— Когда мы займемся исследованием сенота, ты сможешь взвалить на себя хозяйственные обязанности. Нас с Джеком надо будет кормить.
— Но я еще не закончил работу в Херефордской библиотеке. Мария, вы дадите мне отпуск?
Джек, как и Джереми, перевел взгляд на Марию. Она выглядела усталой, хотя после разыгравшейся в храме кровавой драмы почти все время спала. Ссадину на ее лице врач с «Морского странника II» залечил, пообещав, что со временем не останется даже шрама, да и ссадина — сущий пустяк по сравнению с психологическим потрясением. Джек знал, что Мария, конечно, не скоро свыкнется со смертью О'Коннора и еще долго будет во власти того кошмара, который ей довелось пережить и который всколыхнул в ее памяти душераздирающий рассказ матери. Когда Джек учился вместе с Марией в колледже, он видел ее мать несколько раз, но даже не предполагал, что она, как и отец Марии, еврейка. О трагической участи, постигшей ее семью, она рассказала Марии лишь перед самой смертью, а до того, как и многие люди, пережившие ужасы холокоста, хранили страшные воспоминания при себе. Мария отомстила за мать, расправившись с Рекснисом, но это стоило ей душевного потрясения. К счастью, местные полицейские, увидев, что хозяйничавший в округе Петер Рекснис получил пулю в лоб, обрадовались этому обстоятельству, а Марию даже нарекли героиней, освободившей мальчика из рук изверга и злодея.

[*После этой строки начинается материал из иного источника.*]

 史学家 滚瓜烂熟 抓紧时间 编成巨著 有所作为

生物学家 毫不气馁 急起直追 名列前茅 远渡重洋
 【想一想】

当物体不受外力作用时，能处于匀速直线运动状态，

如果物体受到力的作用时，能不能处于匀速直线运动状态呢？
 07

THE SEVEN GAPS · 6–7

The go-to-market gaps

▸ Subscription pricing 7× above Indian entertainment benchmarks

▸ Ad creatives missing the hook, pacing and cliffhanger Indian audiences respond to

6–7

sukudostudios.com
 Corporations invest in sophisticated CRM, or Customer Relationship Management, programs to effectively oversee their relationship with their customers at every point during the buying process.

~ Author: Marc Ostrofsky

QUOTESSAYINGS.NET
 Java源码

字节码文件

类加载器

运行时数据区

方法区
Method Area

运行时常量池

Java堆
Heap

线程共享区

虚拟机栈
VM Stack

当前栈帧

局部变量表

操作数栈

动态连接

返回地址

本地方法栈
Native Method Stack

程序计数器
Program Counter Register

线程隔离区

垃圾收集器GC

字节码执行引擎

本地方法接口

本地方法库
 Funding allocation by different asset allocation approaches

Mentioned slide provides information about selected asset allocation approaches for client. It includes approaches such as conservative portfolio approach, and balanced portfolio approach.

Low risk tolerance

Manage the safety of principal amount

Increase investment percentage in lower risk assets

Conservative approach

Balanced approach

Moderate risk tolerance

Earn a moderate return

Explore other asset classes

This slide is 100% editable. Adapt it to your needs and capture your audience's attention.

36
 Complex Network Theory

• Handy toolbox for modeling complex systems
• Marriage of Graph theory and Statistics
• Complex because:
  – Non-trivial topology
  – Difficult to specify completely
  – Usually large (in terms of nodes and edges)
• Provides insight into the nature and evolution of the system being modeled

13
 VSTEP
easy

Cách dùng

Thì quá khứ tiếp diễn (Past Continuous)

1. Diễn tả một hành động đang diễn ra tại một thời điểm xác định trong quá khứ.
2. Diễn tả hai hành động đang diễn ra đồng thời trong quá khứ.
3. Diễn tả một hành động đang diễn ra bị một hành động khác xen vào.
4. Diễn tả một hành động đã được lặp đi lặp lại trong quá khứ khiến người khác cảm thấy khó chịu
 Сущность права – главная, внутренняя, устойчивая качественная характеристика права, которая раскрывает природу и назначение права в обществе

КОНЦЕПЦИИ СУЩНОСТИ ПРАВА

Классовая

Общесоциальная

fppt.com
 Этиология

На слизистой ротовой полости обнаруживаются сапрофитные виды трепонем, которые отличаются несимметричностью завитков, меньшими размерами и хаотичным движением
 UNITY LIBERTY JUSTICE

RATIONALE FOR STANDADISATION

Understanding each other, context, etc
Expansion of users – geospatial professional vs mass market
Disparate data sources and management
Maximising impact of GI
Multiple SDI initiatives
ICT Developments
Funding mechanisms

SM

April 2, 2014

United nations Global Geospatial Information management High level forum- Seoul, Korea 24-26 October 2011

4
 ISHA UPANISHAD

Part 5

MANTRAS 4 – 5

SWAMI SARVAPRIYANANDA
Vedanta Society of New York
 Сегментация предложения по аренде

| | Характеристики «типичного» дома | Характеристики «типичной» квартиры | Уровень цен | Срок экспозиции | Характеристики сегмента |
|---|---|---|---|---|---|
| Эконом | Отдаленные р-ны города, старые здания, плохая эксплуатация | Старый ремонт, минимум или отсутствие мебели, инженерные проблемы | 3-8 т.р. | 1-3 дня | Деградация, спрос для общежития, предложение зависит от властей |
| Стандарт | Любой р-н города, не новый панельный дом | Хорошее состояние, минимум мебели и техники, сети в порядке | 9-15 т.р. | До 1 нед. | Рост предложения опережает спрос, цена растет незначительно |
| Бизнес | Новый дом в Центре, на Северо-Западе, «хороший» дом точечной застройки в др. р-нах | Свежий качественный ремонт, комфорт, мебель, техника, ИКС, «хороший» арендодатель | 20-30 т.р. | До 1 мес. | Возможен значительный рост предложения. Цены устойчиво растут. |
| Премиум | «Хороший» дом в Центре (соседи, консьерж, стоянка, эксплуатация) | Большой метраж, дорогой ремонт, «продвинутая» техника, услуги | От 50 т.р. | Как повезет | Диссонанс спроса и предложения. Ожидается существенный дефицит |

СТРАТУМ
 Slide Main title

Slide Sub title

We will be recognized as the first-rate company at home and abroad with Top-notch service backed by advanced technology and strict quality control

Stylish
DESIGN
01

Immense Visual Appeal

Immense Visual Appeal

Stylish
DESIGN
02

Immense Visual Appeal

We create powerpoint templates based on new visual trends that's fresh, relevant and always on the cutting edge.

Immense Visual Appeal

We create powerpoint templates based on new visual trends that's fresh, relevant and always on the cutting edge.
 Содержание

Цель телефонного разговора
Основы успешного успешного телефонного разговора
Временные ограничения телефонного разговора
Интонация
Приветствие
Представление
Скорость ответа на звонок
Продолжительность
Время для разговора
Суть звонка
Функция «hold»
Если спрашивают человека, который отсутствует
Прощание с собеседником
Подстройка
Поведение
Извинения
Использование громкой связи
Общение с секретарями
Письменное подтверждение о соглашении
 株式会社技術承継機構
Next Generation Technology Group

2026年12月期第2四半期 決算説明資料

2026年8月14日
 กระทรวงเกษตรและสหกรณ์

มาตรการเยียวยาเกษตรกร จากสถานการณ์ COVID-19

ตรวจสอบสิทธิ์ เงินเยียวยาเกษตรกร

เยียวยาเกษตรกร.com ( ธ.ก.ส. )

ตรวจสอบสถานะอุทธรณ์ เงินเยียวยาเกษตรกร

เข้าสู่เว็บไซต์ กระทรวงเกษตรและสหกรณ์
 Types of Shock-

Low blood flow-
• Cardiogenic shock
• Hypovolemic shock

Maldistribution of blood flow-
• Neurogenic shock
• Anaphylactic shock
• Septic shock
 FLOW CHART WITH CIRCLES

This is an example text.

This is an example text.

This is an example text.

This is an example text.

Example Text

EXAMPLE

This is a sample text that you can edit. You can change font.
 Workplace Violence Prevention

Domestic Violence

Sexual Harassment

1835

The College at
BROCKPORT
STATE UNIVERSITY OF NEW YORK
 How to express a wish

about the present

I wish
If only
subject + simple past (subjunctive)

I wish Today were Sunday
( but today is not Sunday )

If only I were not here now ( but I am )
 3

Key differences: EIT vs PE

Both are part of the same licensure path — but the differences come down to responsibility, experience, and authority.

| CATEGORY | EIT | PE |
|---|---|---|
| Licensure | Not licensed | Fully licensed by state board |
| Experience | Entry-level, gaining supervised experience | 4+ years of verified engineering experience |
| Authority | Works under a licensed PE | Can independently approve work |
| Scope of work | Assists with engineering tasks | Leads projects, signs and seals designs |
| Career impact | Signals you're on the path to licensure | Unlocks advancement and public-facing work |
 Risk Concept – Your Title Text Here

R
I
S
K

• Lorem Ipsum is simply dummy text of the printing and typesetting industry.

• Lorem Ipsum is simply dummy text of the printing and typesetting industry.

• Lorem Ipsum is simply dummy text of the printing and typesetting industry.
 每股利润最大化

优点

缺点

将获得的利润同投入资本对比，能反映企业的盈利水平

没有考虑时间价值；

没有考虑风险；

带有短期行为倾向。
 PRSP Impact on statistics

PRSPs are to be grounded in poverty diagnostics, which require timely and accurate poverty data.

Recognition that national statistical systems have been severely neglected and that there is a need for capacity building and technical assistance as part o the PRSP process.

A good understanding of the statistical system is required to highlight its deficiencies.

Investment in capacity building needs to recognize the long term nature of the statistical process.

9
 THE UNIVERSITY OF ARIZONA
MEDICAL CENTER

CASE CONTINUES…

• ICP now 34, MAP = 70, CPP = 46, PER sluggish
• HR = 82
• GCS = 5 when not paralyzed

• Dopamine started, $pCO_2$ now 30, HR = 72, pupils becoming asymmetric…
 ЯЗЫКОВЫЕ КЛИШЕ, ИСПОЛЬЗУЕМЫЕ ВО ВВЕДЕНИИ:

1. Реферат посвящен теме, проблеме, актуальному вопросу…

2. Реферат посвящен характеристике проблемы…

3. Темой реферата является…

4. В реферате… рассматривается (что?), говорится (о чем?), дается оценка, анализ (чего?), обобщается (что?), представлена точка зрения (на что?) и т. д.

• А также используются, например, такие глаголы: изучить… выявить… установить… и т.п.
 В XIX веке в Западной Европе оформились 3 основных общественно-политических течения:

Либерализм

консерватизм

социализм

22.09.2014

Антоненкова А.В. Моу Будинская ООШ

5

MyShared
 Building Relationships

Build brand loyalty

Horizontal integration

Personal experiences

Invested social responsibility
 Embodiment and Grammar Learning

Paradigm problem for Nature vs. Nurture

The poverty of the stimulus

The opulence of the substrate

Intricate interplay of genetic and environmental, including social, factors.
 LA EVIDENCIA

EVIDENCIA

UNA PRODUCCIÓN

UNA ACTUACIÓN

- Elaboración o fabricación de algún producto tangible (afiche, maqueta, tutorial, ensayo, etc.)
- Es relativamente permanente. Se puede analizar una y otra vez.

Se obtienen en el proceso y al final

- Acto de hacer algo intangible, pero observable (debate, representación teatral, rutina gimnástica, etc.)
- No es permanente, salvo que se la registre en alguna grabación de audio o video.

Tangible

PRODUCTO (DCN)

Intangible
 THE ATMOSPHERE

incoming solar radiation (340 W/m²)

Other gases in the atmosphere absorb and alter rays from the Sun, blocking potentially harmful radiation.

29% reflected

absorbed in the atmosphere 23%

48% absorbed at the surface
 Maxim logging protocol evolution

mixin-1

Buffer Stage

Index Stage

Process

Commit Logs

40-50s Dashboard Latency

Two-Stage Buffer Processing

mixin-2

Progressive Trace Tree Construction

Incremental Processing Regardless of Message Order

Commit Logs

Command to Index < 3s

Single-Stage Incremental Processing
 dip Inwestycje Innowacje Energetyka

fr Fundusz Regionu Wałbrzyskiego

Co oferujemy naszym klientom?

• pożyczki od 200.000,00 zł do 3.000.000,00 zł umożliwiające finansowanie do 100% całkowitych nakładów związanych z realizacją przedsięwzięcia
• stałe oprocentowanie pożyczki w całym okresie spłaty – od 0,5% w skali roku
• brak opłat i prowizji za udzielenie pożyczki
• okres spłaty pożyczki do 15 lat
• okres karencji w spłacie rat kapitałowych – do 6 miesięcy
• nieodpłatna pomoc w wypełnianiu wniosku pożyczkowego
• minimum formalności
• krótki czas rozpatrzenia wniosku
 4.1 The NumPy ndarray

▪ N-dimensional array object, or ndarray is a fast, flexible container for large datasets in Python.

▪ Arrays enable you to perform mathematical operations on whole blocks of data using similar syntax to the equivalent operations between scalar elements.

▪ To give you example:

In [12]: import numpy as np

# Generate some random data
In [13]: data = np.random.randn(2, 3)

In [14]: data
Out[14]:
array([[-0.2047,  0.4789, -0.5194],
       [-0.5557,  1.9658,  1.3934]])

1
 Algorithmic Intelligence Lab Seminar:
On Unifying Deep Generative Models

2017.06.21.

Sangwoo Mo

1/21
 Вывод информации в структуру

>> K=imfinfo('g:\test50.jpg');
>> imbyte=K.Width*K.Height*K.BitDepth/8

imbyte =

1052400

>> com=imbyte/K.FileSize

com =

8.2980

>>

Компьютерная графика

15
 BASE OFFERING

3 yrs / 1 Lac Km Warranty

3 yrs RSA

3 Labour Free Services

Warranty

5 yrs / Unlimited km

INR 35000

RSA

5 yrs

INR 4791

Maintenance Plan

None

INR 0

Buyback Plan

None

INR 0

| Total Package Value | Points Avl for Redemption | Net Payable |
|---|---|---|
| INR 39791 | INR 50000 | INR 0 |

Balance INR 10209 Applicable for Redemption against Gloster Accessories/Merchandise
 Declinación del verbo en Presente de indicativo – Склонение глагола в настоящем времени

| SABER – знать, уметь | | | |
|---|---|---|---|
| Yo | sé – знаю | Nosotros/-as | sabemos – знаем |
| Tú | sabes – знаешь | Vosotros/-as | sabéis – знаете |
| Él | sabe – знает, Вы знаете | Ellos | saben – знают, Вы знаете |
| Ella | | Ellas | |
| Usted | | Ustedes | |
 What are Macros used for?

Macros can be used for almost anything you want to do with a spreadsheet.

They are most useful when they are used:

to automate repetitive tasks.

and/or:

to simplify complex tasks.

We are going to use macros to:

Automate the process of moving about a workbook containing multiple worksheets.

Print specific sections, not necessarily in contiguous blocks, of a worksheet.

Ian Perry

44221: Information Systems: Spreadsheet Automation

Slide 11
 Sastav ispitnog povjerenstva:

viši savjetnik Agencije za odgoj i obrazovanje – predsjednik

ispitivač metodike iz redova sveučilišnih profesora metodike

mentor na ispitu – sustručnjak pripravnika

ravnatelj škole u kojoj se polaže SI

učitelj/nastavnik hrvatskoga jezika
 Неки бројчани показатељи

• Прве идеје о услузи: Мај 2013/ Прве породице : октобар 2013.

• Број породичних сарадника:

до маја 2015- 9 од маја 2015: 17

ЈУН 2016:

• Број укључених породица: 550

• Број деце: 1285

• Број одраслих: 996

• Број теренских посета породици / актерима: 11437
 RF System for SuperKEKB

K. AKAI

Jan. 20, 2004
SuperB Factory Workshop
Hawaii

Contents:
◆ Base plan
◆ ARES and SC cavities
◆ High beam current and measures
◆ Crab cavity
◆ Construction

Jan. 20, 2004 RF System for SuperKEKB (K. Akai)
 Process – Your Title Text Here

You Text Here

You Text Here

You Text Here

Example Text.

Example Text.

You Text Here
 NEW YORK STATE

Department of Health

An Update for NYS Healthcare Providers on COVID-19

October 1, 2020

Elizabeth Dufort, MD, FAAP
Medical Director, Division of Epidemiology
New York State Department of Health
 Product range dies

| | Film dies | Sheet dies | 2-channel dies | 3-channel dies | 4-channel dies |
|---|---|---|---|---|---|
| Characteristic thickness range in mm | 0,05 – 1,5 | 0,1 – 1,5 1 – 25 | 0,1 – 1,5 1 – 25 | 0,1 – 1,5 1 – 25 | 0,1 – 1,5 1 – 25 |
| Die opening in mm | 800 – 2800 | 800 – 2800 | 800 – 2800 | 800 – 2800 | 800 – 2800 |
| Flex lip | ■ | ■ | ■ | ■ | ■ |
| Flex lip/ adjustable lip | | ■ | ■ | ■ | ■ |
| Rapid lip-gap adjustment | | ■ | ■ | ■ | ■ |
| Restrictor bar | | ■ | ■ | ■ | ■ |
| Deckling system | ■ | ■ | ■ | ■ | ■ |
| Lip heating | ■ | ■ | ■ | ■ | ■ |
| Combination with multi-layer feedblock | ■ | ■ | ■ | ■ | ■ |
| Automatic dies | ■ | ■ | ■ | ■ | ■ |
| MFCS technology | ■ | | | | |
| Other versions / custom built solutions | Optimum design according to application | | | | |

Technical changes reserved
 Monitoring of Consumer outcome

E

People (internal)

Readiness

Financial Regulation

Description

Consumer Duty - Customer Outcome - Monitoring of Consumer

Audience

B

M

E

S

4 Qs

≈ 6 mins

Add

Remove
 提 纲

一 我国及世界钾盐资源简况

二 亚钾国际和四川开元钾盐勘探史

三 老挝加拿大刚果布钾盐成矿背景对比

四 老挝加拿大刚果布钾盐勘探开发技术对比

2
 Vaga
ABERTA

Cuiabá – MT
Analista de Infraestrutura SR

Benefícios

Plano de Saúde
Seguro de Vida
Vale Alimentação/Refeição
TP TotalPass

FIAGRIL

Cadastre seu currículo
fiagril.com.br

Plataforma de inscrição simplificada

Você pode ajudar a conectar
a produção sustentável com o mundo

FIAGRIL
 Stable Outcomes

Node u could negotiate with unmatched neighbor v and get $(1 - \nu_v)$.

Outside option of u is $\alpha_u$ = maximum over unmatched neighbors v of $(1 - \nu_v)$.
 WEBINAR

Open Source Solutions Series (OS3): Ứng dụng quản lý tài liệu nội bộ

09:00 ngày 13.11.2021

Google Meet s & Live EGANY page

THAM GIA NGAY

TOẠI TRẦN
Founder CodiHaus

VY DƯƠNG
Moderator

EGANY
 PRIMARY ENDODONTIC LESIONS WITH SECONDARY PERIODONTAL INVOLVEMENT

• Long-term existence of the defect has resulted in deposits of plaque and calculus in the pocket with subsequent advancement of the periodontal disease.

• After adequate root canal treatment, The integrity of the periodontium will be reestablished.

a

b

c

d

— Херефордская библиотека до конца не исследована, — сказала Мария, отвечая на вопрос Джереми. — А время не ждет. Если ты снова станешь работать на ММУ, это надолго. — Она перевела взгляд на Джека. — А что с поисками меноры?
— Занимаясь поисками меноры, я пришел к заключению, что история повторяется.
— Никак ты собираешься философствовать? — поднимаясь на ноги, сказал Костас. — Лучше я займусь чертежами.
— Подожди. Мне кажется, мои выводы заслуживают внимания. Когда я рассматривал фреску в храме, найденном в джунглях Петером Рекснисом, то изображенная на ней праздничная процессия напомнила мне церемониальное шествие, изображенное в Риме на арке Тита. Во время этого шествия римлянам демонстрировали менору, захваченную во время Иудейской войны. За свой долгий и бурный век она переменила много хозяев, людей разных обычаев и культуры. Иудеи считали менору символом веры, уступавшим по значимости лишь Ковчегу Завета. Затем менора перешла к римлянам, потом оказалась у византийцев, и наконец ее похитили викинги во главе с Харальдом Хардрада. И заметьте, всякий раз ее могли переплавить в золото, но никто не пошел на это. У римлян менора стала олицетворять мощь и величие государства, у византийцев стала потаенным сокровищем, связывавшим их с Римом и с прежними имперскими устремлениями, а для Харальда Хардрада менора сделалась символом его личной воинской доблести и, наконец, талисманом.